Scenario No. 2: I also plan to buy the pound if the price tests the 1.3458 level twice consecutively while the MACD indicator is in oversold territory. This would limit downward potential and trigger a reversal upward. A move toward 1.3481 and 1.3524 can then be expected.

Sell Signal

Scenario No. 1: I plan to sell the pound after a break below the 1.3458 level (red line on the chart), which would trigger a sharp decline in the pair. The key target for sellers is 1.3412, where I will exit short positions and immediately consider opening longs in the opposite direction, targeting a 20–25 point rebound. Downward pressure on the pound is expected to return if strong US data is released.

Important: Before selling, ensure that the MACD indicator is below the zero line and just beginning to decline from it.

Scenario No. 2: I also plan to sell the pound if the price tests 1.3481 twice consecutively while the MACD indicator is in overbought territory. This would limit upward potential and trigger a downward reversal. A decline toward 1.3458 and 1.3412 can then be expected.

Chart Explanation

Thin green line – entry price for buying the instrument;Thick green line – estimated Take Profit level or an area for manual profit-taking, as further upside above this level is unlikely;Thin red line – entry price for selling the instrument;Thick red line – estimated Take Profit level or an area for manual profit-taking, as further downside below this level is unlikely;MACD indicator – when entering the market, it is important to consider overbought and oversold zones.

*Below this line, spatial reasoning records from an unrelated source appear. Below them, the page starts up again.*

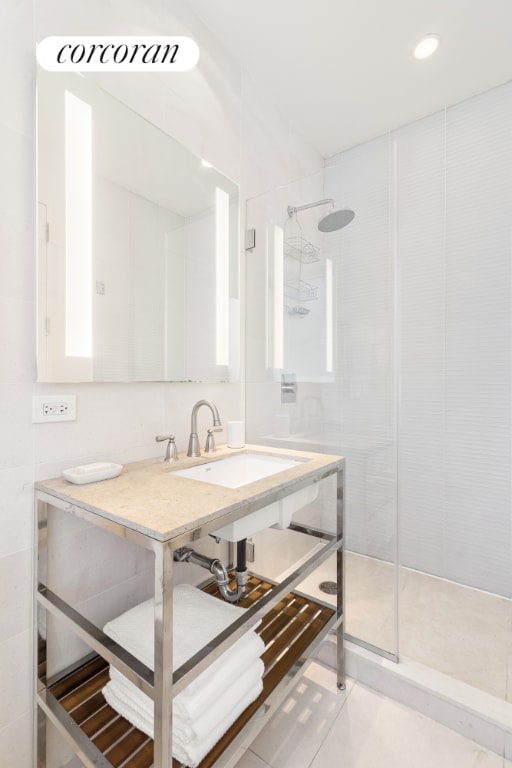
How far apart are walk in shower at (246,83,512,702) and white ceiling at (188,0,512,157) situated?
201 mm

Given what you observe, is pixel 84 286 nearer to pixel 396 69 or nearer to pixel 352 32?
pixel 352 32

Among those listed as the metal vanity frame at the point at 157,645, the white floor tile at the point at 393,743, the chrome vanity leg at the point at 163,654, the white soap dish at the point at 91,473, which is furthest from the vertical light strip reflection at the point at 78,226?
the white floor tile at the point at 393,743

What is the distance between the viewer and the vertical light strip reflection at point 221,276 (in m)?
1.58

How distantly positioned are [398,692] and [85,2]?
2.48 m

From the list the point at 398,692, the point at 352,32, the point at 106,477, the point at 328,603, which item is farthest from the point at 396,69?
the point at 398,692

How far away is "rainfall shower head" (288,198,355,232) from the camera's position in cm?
170

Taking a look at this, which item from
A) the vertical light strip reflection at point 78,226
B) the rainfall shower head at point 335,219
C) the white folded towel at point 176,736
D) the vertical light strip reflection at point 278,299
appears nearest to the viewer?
the white folded towel at point 176,736

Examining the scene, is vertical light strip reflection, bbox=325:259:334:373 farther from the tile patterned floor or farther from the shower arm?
the tile patterned floor

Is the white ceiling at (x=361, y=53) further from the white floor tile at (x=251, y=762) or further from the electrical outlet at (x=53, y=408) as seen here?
the white floor tile at (x=251, y=762)

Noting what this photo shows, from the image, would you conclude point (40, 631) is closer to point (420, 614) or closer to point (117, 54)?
point (420, 614)

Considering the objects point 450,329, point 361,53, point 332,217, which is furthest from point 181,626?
point 361,53

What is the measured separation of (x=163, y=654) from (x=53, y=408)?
2.21ft

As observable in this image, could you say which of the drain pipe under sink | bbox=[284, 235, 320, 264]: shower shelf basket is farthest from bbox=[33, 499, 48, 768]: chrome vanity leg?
bbox=[284, 235, 320, 264]: shower shelf basket

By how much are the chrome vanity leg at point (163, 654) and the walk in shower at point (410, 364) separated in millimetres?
1057
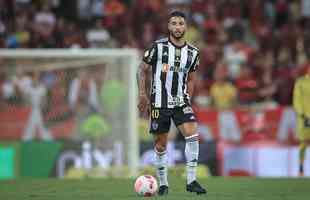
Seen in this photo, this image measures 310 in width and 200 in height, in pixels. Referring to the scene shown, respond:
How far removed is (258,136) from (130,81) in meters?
3.15

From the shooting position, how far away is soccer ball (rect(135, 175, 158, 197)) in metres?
12.8

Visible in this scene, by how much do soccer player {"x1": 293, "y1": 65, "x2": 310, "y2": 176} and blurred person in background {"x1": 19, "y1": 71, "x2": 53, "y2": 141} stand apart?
5.48 m

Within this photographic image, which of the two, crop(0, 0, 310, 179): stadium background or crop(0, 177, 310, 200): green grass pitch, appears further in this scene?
crop(0, 0, 310, 179): stadium background

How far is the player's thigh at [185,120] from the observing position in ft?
42.1

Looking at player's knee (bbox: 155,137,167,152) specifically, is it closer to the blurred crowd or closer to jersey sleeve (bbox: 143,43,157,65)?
jersey sleeve (bbox: 143,43,157,65)

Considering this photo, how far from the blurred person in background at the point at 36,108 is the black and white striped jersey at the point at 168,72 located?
8969 millimetres

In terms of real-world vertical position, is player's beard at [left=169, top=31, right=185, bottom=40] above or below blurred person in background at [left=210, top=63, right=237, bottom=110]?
above

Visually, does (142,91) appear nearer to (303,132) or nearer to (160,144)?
(160,144)

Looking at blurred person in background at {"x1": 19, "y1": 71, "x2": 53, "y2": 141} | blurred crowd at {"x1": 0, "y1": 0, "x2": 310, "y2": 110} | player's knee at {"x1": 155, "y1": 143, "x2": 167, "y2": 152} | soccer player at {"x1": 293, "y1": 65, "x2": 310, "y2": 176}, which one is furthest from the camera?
blurred crowd at {"x1": 0, "y1": 0, "x2": 310, "y2": 110}

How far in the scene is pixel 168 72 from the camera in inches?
508

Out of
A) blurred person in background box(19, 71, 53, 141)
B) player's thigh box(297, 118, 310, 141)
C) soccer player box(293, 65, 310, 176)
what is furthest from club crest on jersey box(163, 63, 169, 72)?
blurred person in background box(19, 71, 53, 141)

Important: Beginner Forex traders should make entry decisions with great caution. Before major fundamental releases, it is best to stay out of the market to avoid sharp price volatility. If you decide to trade during news releases, always place stop-loss orders to minimize losses. Without stop-loss orders, you may quickly lose your entire deposit, especially if you do not use proper risk management and trade large volumes.

Remember that successful trading requires a clear trading plan, similar to the one presented above. Making spontaneous trading decisions based on current market conditions is inherently a losing strategy for intraday traders.